In the lines below, replace every occurrence of "palm tree" with "coconut palm", leaving all other text unchanged, and reproduce the lines without the pictures.
start EXCERPTED DATA
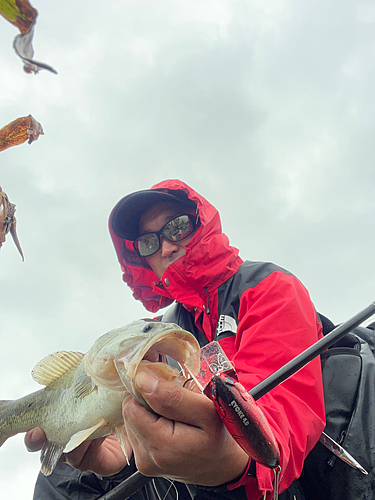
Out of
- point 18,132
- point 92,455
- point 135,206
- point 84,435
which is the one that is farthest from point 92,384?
point 135,206

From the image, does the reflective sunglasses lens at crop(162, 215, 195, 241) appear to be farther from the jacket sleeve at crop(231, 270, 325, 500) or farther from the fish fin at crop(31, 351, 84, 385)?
the fish fin at crop(31, 351, 84, 385)

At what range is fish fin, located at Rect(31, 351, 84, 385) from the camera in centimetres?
268

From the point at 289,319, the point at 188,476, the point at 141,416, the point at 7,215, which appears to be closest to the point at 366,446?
the point at 289,319

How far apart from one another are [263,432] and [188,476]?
638mm

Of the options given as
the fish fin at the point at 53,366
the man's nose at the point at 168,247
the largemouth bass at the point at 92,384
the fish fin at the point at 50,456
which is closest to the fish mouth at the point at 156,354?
the largemouth bass at the point at 92,384

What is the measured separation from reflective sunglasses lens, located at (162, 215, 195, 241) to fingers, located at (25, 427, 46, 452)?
8.88ft

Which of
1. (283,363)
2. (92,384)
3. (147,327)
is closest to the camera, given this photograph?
(147,327)

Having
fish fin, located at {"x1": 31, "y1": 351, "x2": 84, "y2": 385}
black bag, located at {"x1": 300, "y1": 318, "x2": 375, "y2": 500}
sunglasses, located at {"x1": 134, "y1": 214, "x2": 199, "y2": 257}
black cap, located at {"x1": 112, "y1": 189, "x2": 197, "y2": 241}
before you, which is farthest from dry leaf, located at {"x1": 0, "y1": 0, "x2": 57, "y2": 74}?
black cap, located at {"x1": 112, "y1": 189, "x2": 197, "y2": 241}

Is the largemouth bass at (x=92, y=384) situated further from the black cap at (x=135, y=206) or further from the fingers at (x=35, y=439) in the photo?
the black cap at (x=135, y=206)

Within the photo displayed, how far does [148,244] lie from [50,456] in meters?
2.87

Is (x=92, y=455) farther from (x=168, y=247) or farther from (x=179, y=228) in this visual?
(x=179, y=228)

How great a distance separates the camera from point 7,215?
1.59 m

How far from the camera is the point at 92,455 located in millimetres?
2742

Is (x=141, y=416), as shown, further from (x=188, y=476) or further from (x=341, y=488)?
(x=341, y=488)
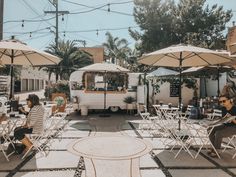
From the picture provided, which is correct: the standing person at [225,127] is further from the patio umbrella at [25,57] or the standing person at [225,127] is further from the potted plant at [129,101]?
the potted plant at [129,101]

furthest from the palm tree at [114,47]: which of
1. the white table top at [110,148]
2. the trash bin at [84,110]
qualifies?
the white table top at [110,148]

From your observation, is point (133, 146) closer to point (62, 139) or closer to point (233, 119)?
point (233, 119)

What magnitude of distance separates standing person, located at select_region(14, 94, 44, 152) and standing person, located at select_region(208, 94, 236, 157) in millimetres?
4050

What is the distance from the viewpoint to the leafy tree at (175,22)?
2675 cm

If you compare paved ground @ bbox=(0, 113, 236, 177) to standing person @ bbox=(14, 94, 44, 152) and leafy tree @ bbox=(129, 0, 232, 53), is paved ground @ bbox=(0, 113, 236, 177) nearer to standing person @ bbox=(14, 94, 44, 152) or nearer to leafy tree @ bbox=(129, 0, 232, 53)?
standing person @ bbox=(14, 94, 44, 152)

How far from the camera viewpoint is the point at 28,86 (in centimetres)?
4678

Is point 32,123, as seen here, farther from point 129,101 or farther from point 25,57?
point 129,101

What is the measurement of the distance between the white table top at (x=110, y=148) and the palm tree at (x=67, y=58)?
24611 millimetres

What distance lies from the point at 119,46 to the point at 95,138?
37.3 m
end EXCERPTED DATA
## EXERCISE RESPONSE
Out of
- point 18,132
- point 92,455
- point 135,206
- point 84,435
which is the one that is farthest from point 92,384?
point 135,206

From the image, does the reflective sunglasses lens at crop(162, 215, 195, 241) appear to be farther from the jacket sleeve at crop(231, 270, 325, 500) or farther from the fish fin at crop(31, 351, 84, 385)?
the fish fin at crop(31, 351, 84, 385)

At what range is fish fin, located at Rect(31, 351, 84, 385) from the camera in centimetres?
268

From the point at 289,319, the point at 188,476, the point at 141,416, the point at 7,215, which appears to be closest to the point at 366,446?
the point at 289,319

How far apart from one another are [263,432] and [188,476]?
638mm

Of the options given as
the fish fin at the point at 53,366
the man's nose at the point at 168,247
the largemouth bass at the point at 92,384
the fish fin at the point at 50,456
which is closest to the fish mouth at the point at 156,354?
the largemouth bass at the point at 92,384

What is the measured separation from reflective sunglasses lens, located at (162, 215, 195, 241) to fingers, located at (25, 427, 46, 452)?
8.88ft

Which of
1. (283,363)
2. (92,384)
3. (147,327)
is closest to the camera, given this photograph?
(147,327)

Having
fish fin, located at {"x1": 31, "y1": 351, "x2": 84, "y2": 385}
black bag, located at {"x1": 300, "y1": 318, "x2": 375, "y2": 500}
sunglasses, located at {"x1": 134, "y1": 214, "x2": 199, "y2": 257}
black cap, located at {"x1": 112, "y1": 189, "x2": 197, "y2": 241}
before you, which is farthest from dry leaf, located at {"x1": 0, "y1": 0, "x2": 57, "y2": 74}?
black cap, located at {"x1": 112, "y1": 189, "x2": 197, "y2": 241}

Is the largemouth bass at (x=92, y=384) situated further from the black cap at (x=135, y=206) or further from the fingers at (x=35, y=439) in the photo?
the black cap at (x=135, y=206)

Within the photo displayed, how far does [148,244] lie from [50,456] in meters?
2.87

Is (x=92, y=455) farther from (x=168, y=247) or farther from (x=179, y=228) in this visual?
(x=179, y=228)

How great a distance separates the camera from point 7,215?
1.59 m

How far from the camera is the point at 92,455 located in millimetres?
2742

Is (x=141, y=416), as shown, further from (x=188, y=476) or further from (x=341, y=488)?
(x=341, y=488)
From the picture provided, which is correct: the standing person at [225,127] is further from the patio umbrella at [25,57] or the standing person at [225,127] is further from the potted plant at [129,101]?
the potted plant at [129,101]

furthest from the coconut palm at [114,47]: which of
1. the white table top at [110,148]
2. the trash bin at [84,110]
qualifies?
the white table top at [110,148]

From your observation, is point (133, 146) closer to point (62, 139) or closer to point (233, 119)?
point (233, 119)

What magnitude of distance separates standing person, located at select_region(14, 94, 44, 152) and standing person, located at select_region(208, 94, 236, 157) in millimetres?
4050

What is the distance from the viewpoint to the leafy tree at (175,22)?
2675 cm

If you compare paved ground @ bbox=(0, 113, 236, 177) to standing person @ bbox=(14, 94, 44, 152) and leafy tree @ bbox=(129, 0, 232, 53), is paved ground @ bbox=(0, 113, 236, 177) nearer to standing person @ bbox=(14, 94, 44, 152) or nearer to leafy tree @ bbox=(129, 0, 232, 53)?
standing person @ bbox=(14, 94, 44, 152)

How far from the camera viewpoint is the point at 28,86 (in centimetres)?
4678

Is point 32,123, as seen here, farther from point 129,101 or farther from point 25,57?
point 129,101

What is the measurement of the distance between the white table top at (x=110, y=148) and the coconut palm at (x=67, y=58)?
24611 millimetres

What distance lies from the point at 119,46 to the point at 95,138?
37.3 m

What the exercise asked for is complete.